## Directions for this task
In the grinder-settings forum thread, condense the paragraph that begins "Hi I'm new to this forum!" into a short bulleted list that keeps its main facts.

# War with my wife on grinder settings- she does poor over, I like espresso



## Mayoor (Jun 29, 2017)

Hi I'm new to this forum! I have spent the last few months becoming a home barista- as the title says, I like espresso based drinks (from my gaggi baby classic) and my wife drinks pour over. We currently are battling on which setting the grinder stays on as it's a pain to switch between the two frequently. We have a sage smart grinder that is now struggling to grind anything effectively and therefore we are looking to upgrade. Hopefully we can wangle a return to John Lewis as it's less that 6months old. Are there any grinders that are particularly suited to have their grind settings changed between 2 preferred settings? Budget is £500 and we're after something robust! Thanks in advance


----------



## Stanic (Dec 12, 2015)

a high-precision manual grinder should do the trick


----------



## Rhys (Dec 21, 2014)

Buy a could of used Super Jollys and have one for espresso and one for pourover.. Job done..


----------



## RDC8 (Dec 6, 2016)

My advice would be to have two grinders. Keep the Sage for the pourover grind as the coarser grind should cause less wear on it. Get a better quality grinder with stepless adjustment for the espresso grind.


----------



## 4085 (Nov 23, 2012)

Has the Sage been shimmed?


----------



## RDC8 (Dec 6, 2016)

@Mayoor there is a mazzer mini currently listed in the for sale section. Could be just what you need for the espresso grinder


----------

## Source data
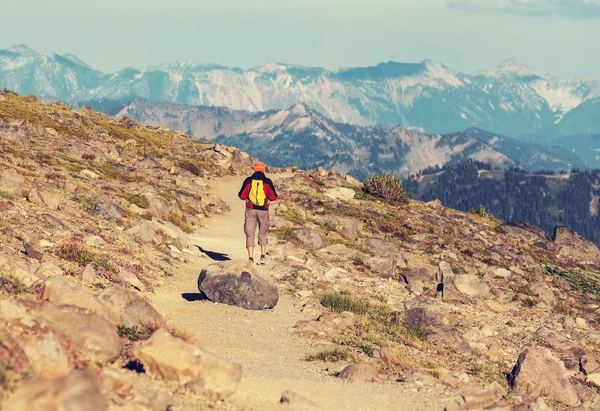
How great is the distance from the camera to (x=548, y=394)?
45.9 ft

## Result for this exercise
- The poster is new to the forum and has spent the last few months becoming a home barista.
- The poster drinks espresso-based drinks from a gaggi baby classic; the poster's wife drinks pour over.
- They disagree over which setting the grinder stays on, since switching often between the two is a pain.
- Their Sage Smart Grinder now struggles to grind anything effectively, so they want to upgrade.
- They hope to return it to John Lewis, as it is less than six months old.
- They ask which grinders suit switching between two preferred settings, with a £500 budget and a need for something robust.